Ad ce je te respons que s’il estoit ainsy que le chevalier eust tant fait qu’il eust des biens du baron ou de ses hommes tant que restitué fust bien et suffisamment/ sans faulte par droit il luy deveroit suffrir/ mais se menant icelle guerre il ait gaigné ou prins sur les voisins par la maniere que tu l’as dit laquelle chose est droit de guerre/ ledit baron n’en est de riens deschargé/ ains est tenu aux dommaiges et interestz que fais luy avoit & bien argue le chevalier de ce qu’il dit.

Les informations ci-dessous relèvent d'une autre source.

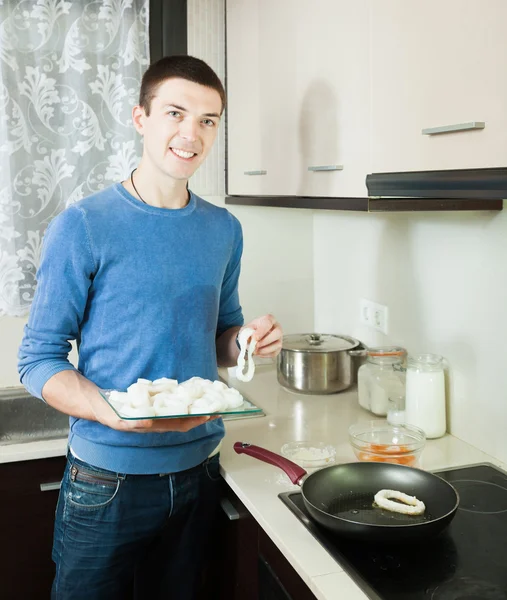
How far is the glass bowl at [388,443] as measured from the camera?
154 cm

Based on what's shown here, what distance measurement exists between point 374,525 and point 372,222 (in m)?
1.13

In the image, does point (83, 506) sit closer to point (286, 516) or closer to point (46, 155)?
point (286, 516)

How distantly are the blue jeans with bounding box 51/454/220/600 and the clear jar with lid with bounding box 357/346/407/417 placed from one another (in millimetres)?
517

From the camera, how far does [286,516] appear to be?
1.35 m

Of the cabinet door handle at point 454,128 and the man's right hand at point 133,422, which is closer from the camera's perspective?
the cabinet door handle at point 454,128

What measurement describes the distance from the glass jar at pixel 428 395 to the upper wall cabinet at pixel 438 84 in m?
0.54

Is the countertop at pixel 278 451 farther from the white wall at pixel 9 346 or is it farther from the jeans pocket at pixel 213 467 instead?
the white wall at pixel 9 346

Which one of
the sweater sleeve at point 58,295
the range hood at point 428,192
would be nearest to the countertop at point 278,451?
the sweater sleeve at point 58,295

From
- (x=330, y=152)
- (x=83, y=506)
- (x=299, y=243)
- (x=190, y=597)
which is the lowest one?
(x=190, y=597)

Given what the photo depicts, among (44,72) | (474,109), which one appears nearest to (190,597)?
(474,109)

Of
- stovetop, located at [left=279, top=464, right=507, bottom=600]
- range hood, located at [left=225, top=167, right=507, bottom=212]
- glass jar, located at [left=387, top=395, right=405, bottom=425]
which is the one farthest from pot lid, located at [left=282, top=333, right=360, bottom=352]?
stovetop, located at [left=279, top=464, right=507, bottom=600]

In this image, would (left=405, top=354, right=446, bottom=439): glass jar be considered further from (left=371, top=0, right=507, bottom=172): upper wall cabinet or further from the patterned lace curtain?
the patterned lace curtain

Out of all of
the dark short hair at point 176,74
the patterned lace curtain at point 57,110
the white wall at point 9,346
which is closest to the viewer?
the dark short hair at point 176,74

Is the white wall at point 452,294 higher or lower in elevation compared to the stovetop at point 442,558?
higher
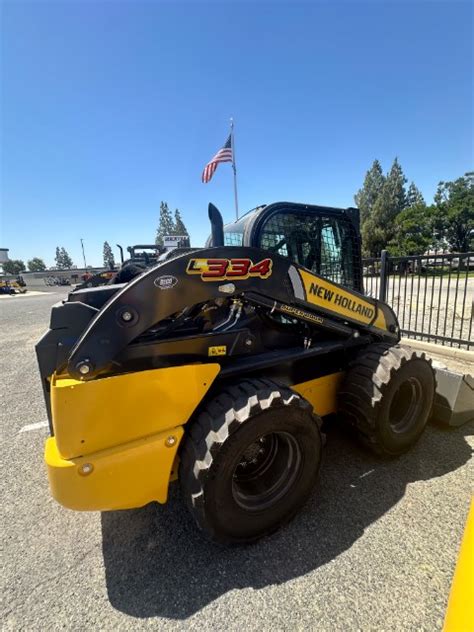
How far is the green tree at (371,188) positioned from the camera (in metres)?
38.6

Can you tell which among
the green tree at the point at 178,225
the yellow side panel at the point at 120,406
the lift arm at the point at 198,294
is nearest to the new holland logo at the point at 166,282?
the lift arm at the point at 198,294

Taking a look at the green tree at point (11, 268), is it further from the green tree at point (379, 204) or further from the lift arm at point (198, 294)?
the lift arm at point (198, 294)

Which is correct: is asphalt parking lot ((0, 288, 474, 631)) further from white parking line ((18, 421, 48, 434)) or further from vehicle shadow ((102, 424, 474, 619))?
white parking line ((18, 421, 48, 434))

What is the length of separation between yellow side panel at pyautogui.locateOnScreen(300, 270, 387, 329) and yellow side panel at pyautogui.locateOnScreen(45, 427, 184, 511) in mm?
1432

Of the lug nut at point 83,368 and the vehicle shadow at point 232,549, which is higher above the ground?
the lug nut at point 83,368

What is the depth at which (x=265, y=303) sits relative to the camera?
2262 mm

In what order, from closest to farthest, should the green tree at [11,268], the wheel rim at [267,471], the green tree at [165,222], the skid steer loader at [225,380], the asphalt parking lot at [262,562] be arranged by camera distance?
the asphalt parking lot at [262,562] < the skid steer loader at [225,380] < the wheel rim at [267,471] < the green tree at [165,222] < the green tree at [11,268]

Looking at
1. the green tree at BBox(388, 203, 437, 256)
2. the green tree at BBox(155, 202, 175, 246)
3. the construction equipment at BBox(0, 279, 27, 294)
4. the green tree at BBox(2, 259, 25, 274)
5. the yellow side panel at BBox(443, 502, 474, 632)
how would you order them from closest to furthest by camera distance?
the yellow side panel at BBox(443, 502, 474, 632) < the green tree at BBox(388, 203, 437, 256) < the construction equipment at BBox(0, 279, 27, 294) < the green tree at BBox(155, 202, 175, 246) < the green tree at BBox(2, 259, 25, 274)

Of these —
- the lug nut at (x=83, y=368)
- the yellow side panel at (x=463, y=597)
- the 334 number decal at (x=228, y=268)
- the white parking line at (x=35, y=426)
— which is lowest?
the white parking line at (x=35, y=426)

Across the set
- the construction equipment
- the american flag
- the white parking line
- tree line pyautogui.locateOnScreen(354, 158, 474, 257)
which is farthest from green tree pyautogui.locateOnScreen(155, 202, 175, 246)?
the white parking line

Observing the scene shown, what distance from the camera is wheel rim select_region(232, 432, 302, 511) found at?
2129 millimetres

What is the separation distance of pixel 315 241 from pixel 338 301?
2.08ft

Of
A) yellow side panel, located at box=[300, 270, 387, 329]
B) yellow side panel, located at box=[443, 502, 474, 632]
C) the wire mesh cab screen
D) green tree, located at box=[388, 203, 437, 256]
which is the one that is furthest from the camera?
green tree, located at box=[388, 203, 437, 256]

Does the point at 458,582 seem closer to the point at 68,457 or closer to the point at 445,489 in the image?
the point at 445,489
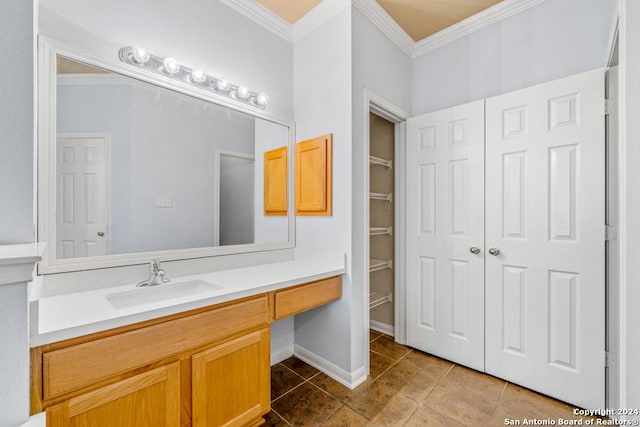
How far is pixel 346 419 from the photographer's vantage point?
157 centimetres

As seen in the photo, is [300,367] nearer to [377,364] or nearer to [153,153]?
[377,364]

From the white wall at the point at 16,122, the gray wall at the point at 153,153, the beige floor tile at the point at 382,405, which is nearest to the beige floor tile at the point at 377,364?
the beige floor tile at the point at 382,405

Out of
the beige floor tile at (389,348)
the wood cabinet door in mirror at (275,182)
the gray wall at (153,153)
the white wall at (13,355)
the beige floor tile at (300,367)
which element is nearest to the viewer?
the white wall at (13,355)

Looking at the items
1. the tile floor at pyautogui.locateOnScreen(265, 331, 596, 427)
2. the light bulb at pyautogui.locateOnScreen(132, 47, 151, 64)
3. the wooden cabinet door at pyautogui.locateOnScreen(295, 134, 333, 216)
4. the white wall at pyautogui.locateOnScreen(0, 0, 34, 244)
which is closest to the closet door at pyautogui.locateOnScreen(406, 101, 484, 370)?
the tile floor at pyautogui.locateOnScreen(265, 331, 596, 427)

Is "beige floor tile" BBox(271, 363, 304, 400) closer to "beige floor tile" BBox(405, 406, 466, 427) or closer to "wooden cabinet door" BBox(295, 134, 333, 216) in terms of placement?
"beige floor tile" BBox(405, 406, 466, 427)

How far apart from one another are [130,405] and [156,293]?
1.69 feet

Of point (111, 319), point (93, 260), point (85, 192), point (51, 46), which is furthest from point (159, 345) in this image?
point (51, 46)

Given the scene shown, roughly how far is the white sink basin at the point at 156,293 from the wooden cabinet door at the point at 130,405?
369mm

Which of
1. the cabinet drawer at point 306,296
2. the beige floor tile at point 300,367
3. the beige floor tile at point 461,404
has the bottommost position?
the beige floor tile at point 300,367

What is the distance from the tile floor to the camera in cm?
157

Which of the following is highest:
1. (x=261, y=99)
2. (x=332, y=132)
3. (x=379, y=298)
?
(x=261, y=99)

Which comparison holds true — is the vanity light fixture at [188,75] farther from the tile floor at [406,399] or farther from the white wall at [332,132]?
the tile floor at [406,399]

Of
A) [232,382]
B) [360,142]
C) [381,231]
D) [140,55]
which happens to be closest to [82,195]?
[140,55]

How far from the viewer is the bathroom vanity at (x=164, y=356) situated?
903 mm
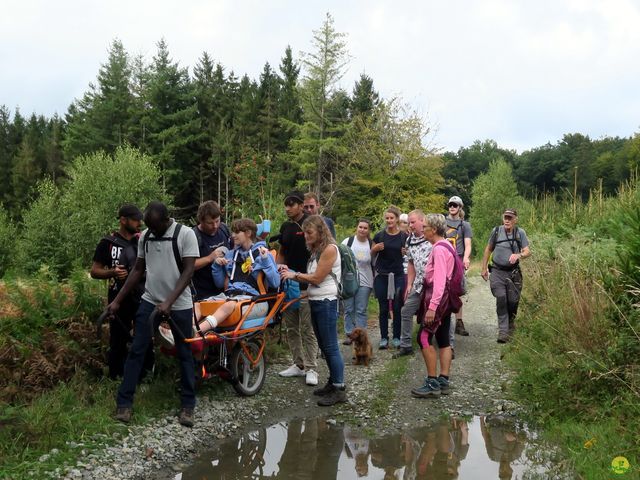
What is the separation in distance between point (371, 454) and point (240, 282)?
Result: 2.31 meters

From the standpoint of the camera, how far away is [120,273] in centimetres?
588

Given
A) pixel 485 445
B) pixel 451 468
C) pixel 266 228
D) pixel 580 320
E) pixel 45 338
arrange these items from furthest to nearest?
pixel 266 228
pixel 45 338
pixel 580 320
pixel 485 445
pixel 451 468

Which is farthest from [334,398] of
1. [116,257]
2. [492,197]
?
[492,197]

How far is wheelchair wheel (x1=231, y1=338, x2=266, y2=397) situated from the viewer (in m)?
6.11

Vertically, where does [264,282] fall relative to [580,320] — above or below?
above

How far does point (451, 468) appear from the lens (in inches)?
181

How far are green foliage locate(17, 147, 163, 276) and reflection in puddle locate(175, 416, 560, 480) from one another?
108ft

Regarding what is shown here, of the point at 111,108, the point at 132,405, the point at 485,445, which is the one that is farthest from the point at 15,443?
the point at 111,108

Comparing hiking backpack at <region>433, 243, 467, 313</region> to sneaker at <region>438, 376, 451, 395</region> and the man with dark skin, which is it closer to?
sneaker at <region>438, 376, 451, 395</region>

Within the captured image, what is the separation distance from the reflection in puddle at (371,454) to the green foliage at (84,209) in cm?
3278

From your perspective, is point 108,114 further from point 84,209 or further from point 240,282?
point 240,282

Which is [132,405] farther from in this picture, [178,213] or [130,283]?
[178,213]

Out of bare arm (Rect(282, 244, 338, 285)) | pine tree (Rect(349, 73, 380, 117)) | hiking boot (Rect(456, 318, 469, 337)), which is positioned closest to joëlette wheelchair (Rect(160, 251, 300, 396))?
bare arm (Rect(282, 244, 338, 285))

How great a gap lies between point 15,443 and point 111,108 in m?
57.5
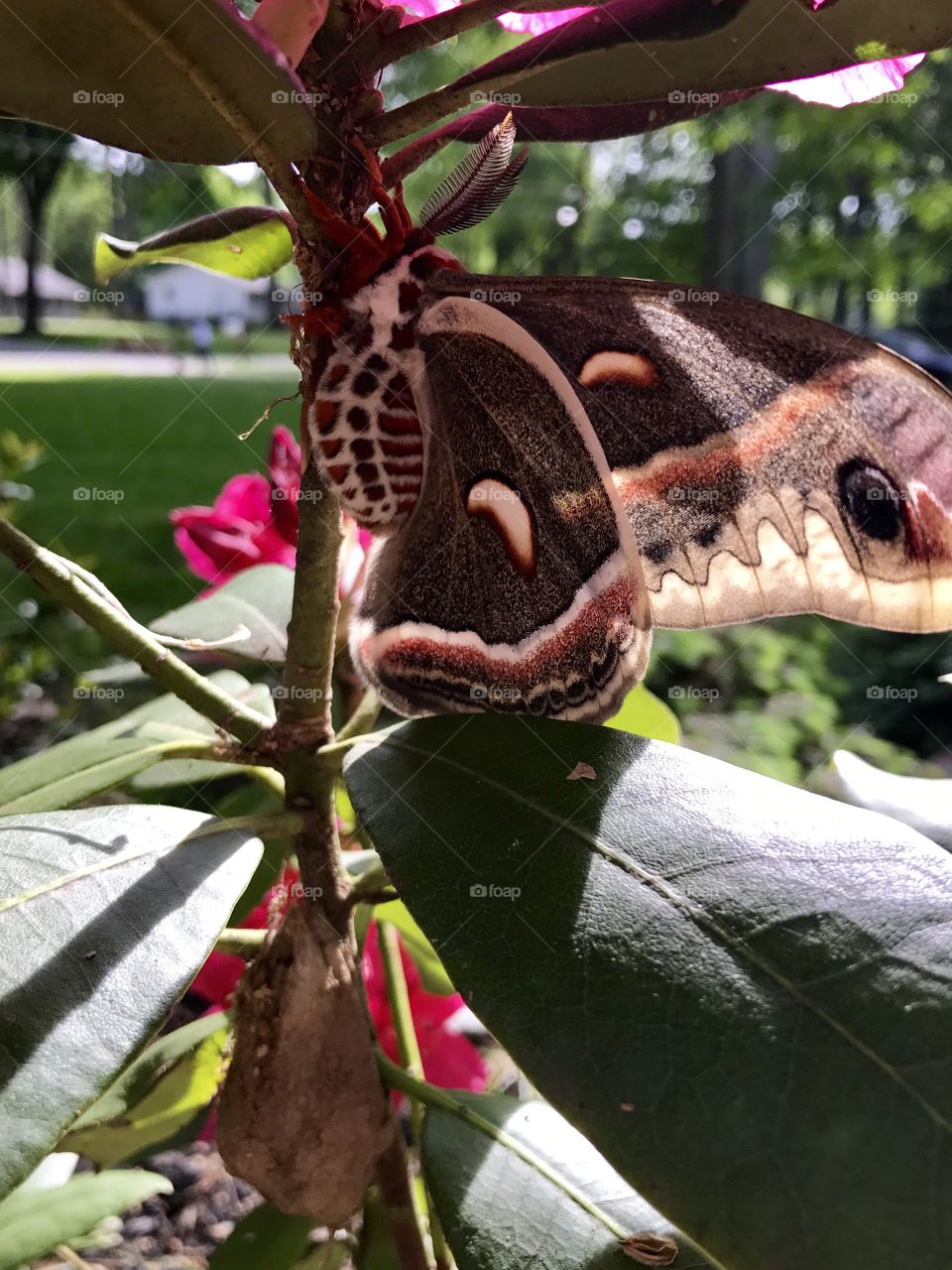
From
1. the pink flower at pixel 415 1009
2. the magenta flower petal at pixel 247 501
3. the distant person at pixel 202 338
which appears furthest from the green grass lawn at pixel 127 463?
the pink flower at pixel 415 1009

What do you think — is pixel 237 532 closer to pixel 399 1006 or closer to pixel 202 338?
pixel 399 1006

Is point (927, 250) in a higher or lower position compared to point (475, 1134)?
higher

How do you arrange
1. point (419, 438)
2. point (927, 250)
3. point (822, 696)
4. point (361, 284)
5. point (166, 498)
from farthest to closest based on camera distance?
point (927, 250) < point (166, 498) < point (822, 696) < point (419, 438) < point (361, 284)

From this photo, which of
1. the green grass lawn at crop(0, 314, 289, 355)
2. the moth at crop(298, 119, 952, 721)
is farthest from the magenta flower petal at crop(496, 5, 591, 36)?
the green grass lawn at crop(0, 314, 289, 355)

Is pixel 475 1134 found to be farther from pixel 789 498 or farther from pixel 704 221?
pixel 704 221

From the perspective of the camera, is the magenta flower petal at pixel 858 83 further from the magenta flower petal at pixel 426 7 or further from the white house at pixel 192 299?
the white house at pixel 192 299

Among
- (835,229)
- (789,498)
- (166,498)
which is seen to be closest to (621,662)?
(789,498)
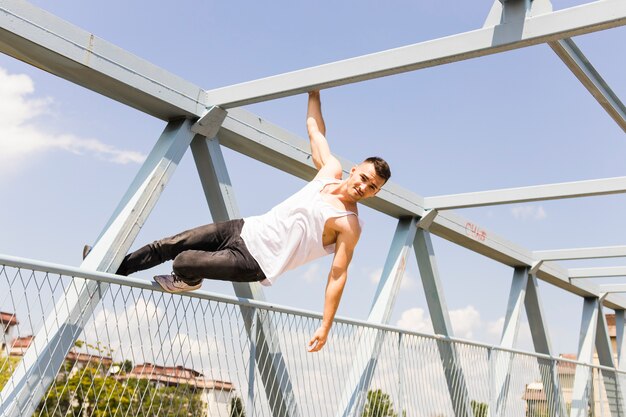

Car ce l’autre vouloit dire que il n’appartient pas que une debte soit payee deux fois/ & doncques puis que paié estoit il luy debvoit bien suffire tout ce ne vault neant pource qu’il n’est pas au regard du baron s’il a gaigné/ ains est en pugnition de ceulx qui aidoient au baron contre luy.

Cy devise se ung homme avoit esté navré de ung autre lequel apres le coup s’en fust fuy le poursuivist et le navrast se justice le vouldroit pugnir. xiii. chapitre.

Maistre il me souvient que avez dit cy devant que a l’omme en soy deffendant est permis de blescer ung autre/ & pource que toutes blesceurez par maltalent faictes l’un sur l’autre sont et pevent estre appellez des membres et deppendances de guerre te vueil faire telle question.

Ung homme a ung autre navré et sy tost qu’il a donné le coup s’en fuyt tant qu’il peut/ mais le navré tant le suyt qu’il l’ataint et semblablement le blesce/ sy demande se celluy qui poursuyt doibt estre pugny/ Car il sembleroit par les ditz que veu qu’il n’auroit pas passé les mettes de justice que premier blescé estoit/ s’il a apres blescé et mesmement s’il l’avoit occis/ par ce que j’entens de droit de deffence si en deveroit il estre excusé/ & avec cela fait sans actendre/ car s’il eust attendu jusques a autre jour/ je ne l’escuseroye pas pource que ce seroit vengance.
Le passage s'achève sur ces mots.